なによりシャルロットは、ショコラとジェラートが結ばれる未来を回避できたと思っているので、心には余裕がある。
余裕がありすぎて、どうしたらクラフティとショコラが会う機会を増やせるか。そのことにばかりに気を取られていた。
ダンスの練習相手にクラフティを呼んでみたり、お茶会や晩餐の練習に呼んでみたりと、策を練る日々。
(弟の恋を応援するのって、楽しいわ)
三人での晩餐終了後、クラフティを見送るために玄関へと移動していたシャルロットは、前を歩いているショコラとクラフティを眺めながら、しみじみとそう思っていた。
シャルロットに対して以外は引っ込み思案だったショコラも、最近はだいぶクラフティに慣れたようで、楽しそうに会話している。
歳が同じということもあり、ショコラも友達ができて嬉しいらしい。恋に発展するのはまだ先のようだが、弟の未来は明るい予感がする。
シャルロット自身も、ジェラートと想いを通じ合わせることができ、ショコラも新たな出会いを得た。
もう断罪を恐れる必要はない。自分も弟も、そしてハット家の皆も、幸せな未来が待っている。
当初の計画とは、まったく異なる終わりを迎えることになるが、今のシャルロットはとても幸せだった。
(ジェラート様のお仕事が終わったら、ゆっくりと夫婦の時間を過ごしたいわ)
今はジェラートも執務が溜まり大忙しで、夫婦の義務も中止になっているが、仕事がひと段落つけば真っ先に、シャルロットの元へと会いに来てくれるはずだ。
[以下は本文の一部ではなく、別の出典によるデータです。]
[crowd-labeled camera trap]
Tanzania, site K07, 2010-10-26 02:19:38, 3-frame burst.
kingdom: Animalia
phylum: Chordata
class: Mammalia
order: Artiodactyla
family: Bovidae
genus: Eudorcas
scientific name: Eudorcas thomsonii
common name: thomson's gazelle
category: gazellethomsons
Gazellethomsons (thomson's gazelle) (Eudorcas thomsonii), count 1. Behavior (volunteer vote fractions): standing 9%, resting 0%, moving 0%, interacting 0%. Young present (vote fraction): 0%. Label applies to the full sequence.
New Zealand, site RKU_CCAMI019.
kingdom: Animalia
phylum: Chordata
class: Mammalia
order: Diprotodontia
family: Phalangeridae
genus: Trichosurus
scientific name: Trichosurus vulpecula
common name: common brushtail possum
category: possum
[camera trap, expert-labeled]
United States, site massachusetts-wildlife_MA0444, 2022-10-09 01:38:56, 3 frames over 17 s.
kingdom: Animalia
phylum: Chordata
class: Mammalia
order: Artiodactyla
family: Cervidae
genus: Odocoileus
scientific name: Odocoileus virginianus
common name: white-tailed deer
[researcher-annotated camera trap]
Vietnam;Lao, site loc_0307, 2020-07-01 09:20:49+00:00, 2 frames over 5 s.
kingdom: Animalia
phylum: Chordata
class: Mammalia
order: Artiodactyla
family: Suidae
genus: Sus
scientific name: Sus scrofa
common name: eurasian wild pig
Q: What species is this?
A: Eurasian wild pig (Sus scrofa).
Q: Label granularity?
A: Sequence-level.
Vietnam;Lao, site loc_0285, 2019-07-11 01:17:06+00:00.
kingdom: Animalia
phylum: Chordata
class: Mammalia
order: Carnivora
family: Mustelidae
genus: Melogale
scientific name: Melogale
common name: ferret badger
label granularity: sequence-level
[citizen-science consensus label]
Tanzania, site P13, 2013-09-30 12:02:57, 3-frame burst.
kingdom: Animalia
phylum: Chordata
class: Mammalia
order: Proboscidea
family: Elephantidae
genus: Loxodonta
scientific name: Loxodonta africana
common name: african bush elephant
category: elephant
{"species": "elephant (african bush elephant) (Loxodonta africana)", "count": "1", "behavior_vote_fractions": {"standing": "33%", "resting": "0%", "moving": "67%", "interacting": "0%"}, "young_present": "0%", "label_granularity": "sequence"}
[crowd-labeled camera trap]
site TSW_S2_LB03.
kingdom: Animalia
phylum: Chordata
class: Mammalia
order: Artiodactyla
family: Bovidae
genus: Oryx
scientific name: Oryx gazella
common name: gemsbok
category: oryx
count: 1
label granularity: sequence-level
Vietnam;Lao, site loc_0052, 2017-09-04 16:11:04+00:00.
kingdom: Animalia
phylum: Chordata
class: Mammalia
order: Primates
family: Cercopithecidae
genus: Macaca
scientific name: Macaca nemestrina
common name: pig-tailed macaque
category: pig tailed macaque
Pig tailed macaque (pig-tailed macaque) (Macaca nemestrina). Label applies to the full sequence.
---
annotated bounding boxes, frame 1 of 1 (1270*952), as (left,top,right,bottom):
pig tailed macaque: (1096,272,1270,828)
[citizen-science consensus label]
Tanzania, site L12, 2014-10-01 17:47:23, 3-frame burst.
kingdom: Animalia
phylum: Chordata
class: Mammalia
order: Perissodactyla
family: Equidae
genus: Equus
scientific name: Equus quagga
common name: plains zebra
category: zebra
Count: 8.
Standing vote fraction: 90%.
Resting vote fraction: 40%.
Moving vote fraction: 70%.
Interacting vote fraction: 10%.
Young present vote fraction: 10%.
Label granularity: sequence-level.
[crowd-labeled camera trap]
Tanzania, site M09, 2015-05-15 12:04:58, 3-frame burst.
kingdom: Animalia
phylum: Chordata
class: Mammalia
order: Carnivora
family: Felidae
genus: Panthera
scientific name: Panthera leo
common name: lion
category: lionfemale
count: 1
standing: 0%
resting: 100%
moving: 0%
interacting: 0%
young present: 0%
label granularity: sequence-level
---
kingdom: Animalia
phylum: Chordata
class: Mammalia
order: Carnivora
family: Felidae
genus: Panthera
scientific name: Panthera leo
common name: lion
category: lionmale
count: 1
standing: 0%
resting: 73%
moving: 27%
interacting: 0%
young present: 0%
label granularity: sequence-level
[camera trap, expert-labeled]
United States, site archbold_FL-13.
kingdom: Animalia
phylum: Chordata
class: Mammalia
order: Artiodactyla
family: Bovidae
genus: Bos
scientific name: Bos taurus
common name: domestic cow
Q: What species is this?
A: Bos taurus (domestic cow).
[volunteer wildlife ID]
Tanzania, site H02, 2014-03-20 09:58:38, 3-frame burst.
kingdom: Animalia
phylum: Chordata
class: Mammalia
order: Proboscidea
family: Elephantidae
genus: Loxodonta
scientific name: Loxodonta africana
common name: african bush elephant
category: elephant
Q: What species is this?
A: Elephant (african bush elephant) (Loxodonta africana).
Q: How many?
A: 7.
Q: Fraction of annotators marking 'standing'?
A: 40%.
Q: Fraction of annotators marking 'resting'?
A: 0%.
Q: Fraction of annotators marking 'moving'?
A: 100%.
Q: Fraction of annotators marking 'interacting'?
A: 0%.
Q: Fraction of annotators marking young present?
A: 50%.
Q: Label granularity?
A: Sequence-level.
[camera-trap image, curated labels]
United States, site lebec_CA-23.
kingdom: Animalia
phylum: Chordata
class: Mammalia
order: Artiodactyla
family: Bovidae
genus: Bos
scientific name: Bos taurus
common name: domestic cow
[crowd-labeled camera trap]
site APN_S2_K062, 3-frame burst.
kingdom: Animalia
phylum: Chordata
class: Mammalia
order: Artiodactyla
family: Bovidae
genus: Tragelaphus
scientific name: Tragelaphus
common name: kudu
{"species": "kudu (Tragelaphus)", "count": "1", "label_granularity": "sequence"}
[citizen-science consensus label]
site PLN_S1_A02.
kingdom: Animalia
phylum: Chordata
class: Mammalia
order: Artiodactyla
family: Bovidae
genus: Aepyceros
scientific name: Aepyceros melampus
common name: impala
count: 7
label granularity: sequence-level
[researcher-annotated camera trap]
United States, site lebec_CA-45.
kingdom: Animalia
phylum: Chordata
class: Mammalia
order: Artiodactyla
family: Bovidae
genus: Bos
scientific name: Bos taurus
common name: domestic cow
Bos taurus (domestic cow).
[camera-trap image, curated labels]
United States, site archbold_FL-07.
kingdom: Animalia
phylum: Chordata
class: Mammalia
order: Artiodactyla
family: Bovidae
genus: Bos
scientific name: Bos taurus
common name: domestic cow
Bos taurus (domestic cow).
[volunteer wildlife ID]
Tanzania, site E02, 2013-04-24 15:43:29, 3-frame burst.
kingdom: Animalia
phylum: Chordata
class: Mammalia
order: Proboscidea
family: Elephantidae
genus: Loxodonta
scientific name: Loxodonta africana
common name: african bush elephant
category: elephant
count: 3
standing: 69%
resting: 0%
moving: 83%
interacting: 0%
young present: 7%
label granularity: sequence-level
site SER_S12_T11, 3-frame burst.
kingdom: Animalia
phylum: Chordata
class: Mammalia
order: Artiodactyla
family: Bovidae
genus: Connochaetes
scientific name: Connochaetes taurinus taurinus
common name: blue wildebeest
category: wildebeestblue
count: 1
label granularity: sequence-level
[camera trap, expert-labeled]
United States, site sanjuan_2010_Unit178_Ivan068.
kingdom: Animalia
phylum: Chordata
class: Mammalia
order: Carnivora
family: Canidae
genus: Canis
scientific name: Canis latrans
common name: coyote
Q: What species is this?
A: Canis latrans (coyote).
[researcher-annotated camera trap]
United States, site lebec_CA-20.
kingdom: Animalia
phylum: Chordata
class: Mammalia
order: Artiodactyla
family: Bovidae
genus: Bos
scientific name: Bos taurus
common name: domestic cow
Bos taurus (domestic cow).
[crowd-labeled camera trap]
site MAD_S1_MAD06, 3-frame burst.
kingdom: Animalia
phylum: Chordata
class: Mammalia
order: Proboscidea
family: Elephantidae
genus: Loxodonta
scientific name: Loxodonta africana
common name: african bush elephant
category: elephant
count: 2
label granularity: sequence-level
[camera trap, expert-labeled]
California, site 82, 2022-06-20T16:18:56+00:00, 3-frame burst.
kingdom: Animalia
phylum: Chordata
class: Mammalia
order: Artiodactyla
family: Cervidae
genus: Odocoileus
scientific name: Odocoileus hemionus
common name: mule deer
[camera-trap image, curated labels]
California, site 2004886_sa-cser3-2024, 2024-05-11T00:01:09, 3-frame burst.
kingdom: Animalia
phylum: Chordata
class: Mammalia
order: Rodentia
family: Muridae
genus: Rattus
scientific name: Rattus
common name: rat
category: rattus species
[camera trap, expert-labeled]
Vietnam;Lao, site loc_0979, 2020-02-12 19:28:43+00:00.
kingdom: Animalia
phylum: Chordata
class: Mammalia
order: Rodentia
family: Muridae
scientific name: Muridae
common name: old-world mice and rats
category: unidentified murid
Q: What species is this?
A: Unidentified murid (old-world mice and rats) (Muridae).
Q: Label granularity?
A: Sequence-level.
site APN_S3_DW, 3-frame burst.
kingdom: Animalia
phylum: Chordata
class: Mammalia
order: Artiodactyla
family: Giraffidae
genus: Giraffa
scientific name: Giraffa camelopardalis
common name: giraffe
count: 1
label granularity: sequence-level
夫はいつ会いに来てくれるだろうかと考えていると、ちょうど向かい側からジェラートが歩いてくるのが見えた。
「ジェラート様、お久しぶりですわ!」
恋しく思っていた人物が偶然にも現れたので、シャルロットは思わず声をあげた。
しかしジェラートは、シャルロットの呼びかけに応えるでもなく、歩く速度を上げてシャルロットの目の前までやってきた。
そして「ショコラ、クラフティ、シャルを借りるぞ」と言いながら、シャルロットを抱きあげてしまった。
「ええっ! ジェラート様!?」
突然のことに驚いたシャルロットだが、ジェラートは無言のままシャルロットを抱えて歩いていく。
(どうしたのかしら……)
四週間ぶりにまともに会ったというのに、夫は険しい表情。
旅行中に味わった二人の感情が高まった状態は、すっかりと鎮火してしまったような気がして、シャルロットは寂しい気分になる。
(会える日を楽しみにしていたのは、私だけなのかしら……)
とある部屋まで来ると、ジェラートは扉を乱暴に開けて部屋へと入り込んだ。
そのままベッドにシャルロットを下ろしたジェラートは、シャルロットの上に覆い被さる。
「シャル……、もう我慢できない!」
熱のこもった表情で、見つめる夫。
今まで見たことがない夫の姿に、シャルロットは一瞬だけ言葉に詰まる。
「……どうかなさいました?」
しかし五年も何事もないと、こういったシチュエーションでも割と冷静になれる。
シャルロットがこてりと首を傾げて問うと、ジェラートは捨てられた子犬のようにしょぼんとしてしまった。